SELECTED EXTRACT →
"""

In acting, units of action, otherwise known as bits or beats, are sections that a play's action can be divided into for the purposes of dramatic exploration in rehearsal.

The concept was propounded by the Russian actor, director and educator Konstantin Stanislavsky, who initially liked to use the term kusok (кусок) an ordinary Russian word that can be translated as bit – as in a bit, or slice, of bread or meat. This was the term Stanislavsky preferred in the original drafts of his books. Stanislavsky also referred to these bits of action as episodes, events and facts.

The term “unit” was introduced in the standard early translations of Stanislavsky's writings. Use of beat in the place of bit has become mainstream in American method acting. This historic mistranslation may have helped spawn the common metaphor of the dramatic script as a musical score. Stanislavsky used the same metaphor to refer to detailed production plans. It was also taken up by the innovative Polish director Jerzy Grotowski as a score of physical actions.

==Bits of pieces==
Stanislavsky conceived the segmentation of script as a preparatory tool for actors working on a play. Although he used the Russian word for "bit" (kusok) in the drafts he originally made for his planned books, he later preferred to speak in terms of "episode" (epizod in Russian), "event" (sobytie), and "fact" (fakt). These were the terms that Stanislavsky chose to use while teaching his system of acting to students at the Opera-Dramatic Studio in Moscow in the final years of his life, when he was concerned about the risk of losing sight of the play as a whole after breaking the action down into small bits. By this time, he was consistently distinguishing between more extended "episodes" (large bits or "events") and shorter "facts" (medium or small bits or "events"), using the Russian terms he had already employed in his notes and drafts earlier in his career. In Stanislavsky's conception, division into "episodes" can reveal the basic building-blocks of action, while subdivision into "facts" can help uncover the changes that occur from one moment to the next. Such divisions can be used to help players explore their characters and discover their actions through improvisation work during the early stages of rehearsal.

"""

BRIEF 1 →
Answer these from the passage on units of action:
(a) What ordinary Russian word did Stanislavsky first like to use for a bit?
(b) Which word has replaced "bit" in American method acting?
(c) Where did Stanislavsky teach his system to students in the final years of his life?
BRIEF 2 → Using the passage on units of action, explain what Stanislavsky thought division into "episodes" and subdivision into "facts" could each reveal.
BRIEF 3 → Reproduce word for word the stretch of the passage on units of action from "The concept was" through "events and facts.".

DATA SECTION →
"""

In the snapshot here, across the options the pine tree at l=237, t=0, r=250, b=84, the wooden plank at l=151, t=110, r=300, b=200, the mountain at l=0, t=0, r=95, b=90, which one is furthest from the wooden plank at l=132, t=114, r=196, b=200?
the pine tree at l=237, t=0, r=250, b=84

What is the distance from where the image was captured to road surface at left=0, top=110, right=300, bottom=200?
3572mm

"""
"""

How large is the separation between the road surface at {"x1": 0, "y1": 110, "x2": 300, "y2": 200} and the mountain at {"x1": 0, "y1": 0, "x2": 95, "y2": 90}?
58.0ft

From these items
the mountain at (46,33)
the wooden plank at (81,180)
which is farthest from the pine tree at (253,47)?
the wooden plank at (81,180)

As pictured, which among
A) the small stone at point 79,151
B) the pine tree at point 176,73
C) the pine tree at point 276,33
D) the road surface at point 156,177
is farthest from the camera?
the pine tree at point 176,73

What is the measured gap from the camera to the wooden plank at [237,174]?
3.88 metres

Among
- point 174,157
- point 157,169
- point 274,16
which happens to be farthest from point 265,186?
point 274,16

"""

RESULT 1 →
(a) Kusok (кусок).
(b) Beat.
(c) At the Opera-Dramatic Studio in Moscow.

RESULT 2 → Division into "episodes" can reveal the basic building blocks of action. Subdivision into "facts" can help uncover the changes that happen from one moment to the next.

RESULT 3 →
The concept was propounded by the Russian actor, director and educator Konstantin Stanislavsky, who initially liked to use the term kusok (кусок) an ordinary Russian word that can be translated as bit – as in a bit, or slice, of bread or meat. This was the term Stanislavsky preferred in the original drafts of his books. Stanislavsky also referred to these bits of action as episodes, events and facts.